Il n'en demeure pas moins que la volonté du Grand Conseil, à l'époque, était de pouvoir concrétiser son droit d'initiative puisqu'une loi portant sur une modification de zone ne peut pas être votée si l'enquête publique, le préavis du conseil municipal et la procédure d'opposition n'ont pas eu lieu.

Monsieur Barro, vous dites que la parcelle concernée n'est pas médiévale. Bien sûr, puisqu'elle n'est pas bâtie ! Néanmoins, des bâtiments d'origine médiévale de grande qualité se trouvent dans le périmètre. Certes, il n'y a pas qu'eux, mais nous avons bel et bien affaire à un site médiéval. Je ne rappellerai pas les commentaires rédigés par deux historiens d'art bien connus sur l'intérêt historique de ce site médiéval quasiment unique à Genève.

En tant que magistrat communal, vous devez bien savoir, Monsieur Spinucci, que dans le cas particulier l'autonomie communale n'est absolument pas touchée.

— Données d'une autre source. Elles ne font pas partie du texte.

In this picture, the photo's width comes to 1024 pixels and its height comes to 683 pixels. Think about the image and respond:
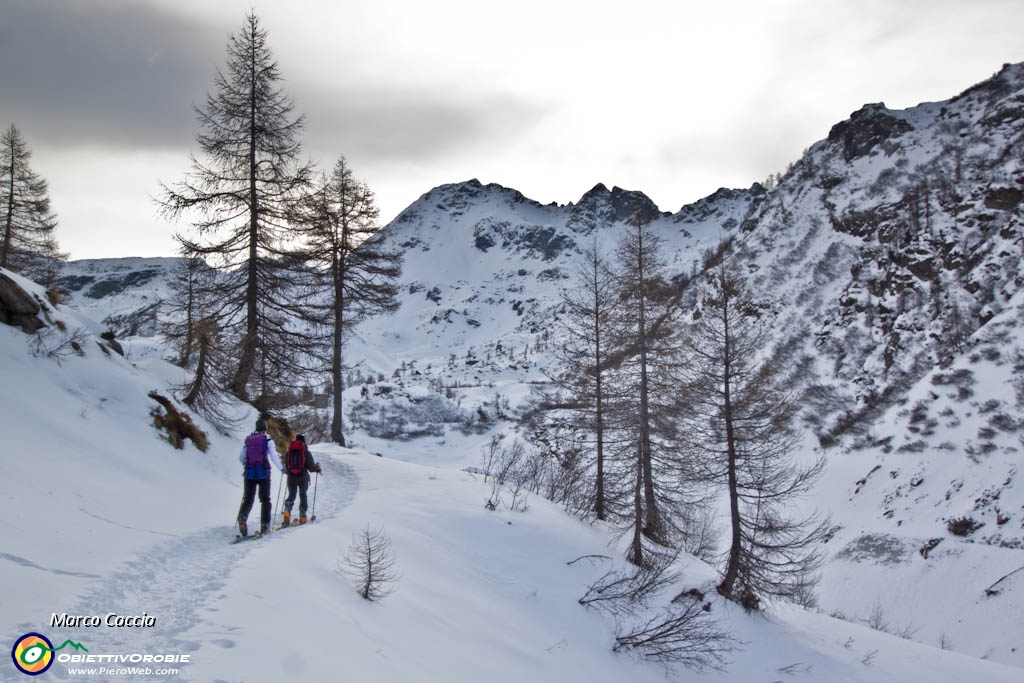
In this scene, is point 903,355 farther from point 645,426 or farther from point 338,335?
point 338,335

Qu'on le veuille ou non, qu'on l'apprécie ou non - pour moi, c'est une bonne chose - l'aménagement du territoire à Genève relève de la compétence de l'autorité cantonale. C'est pour cette raison que nous avons pu réaliser un aménagement du territoire plus cohérent qu'ailleurs. Les communes participent au processus, mais les décisions sont prises par l'autorité cantonale sauf pour un plan d'affectation particulier, qui est le plan d'utilisation du sol où les compétences se partagent entre les communes et le canton.

Monsieur Spinucci, vous pouvez déplorer, sur le plan politique, la création d'une zone dans une commune qui s'y oppose. En revanche, vous ne pouvez pas dire que l'autonomie communale est bafouée, puisqu'il n'y a pas de compétence communale de décision en la matière.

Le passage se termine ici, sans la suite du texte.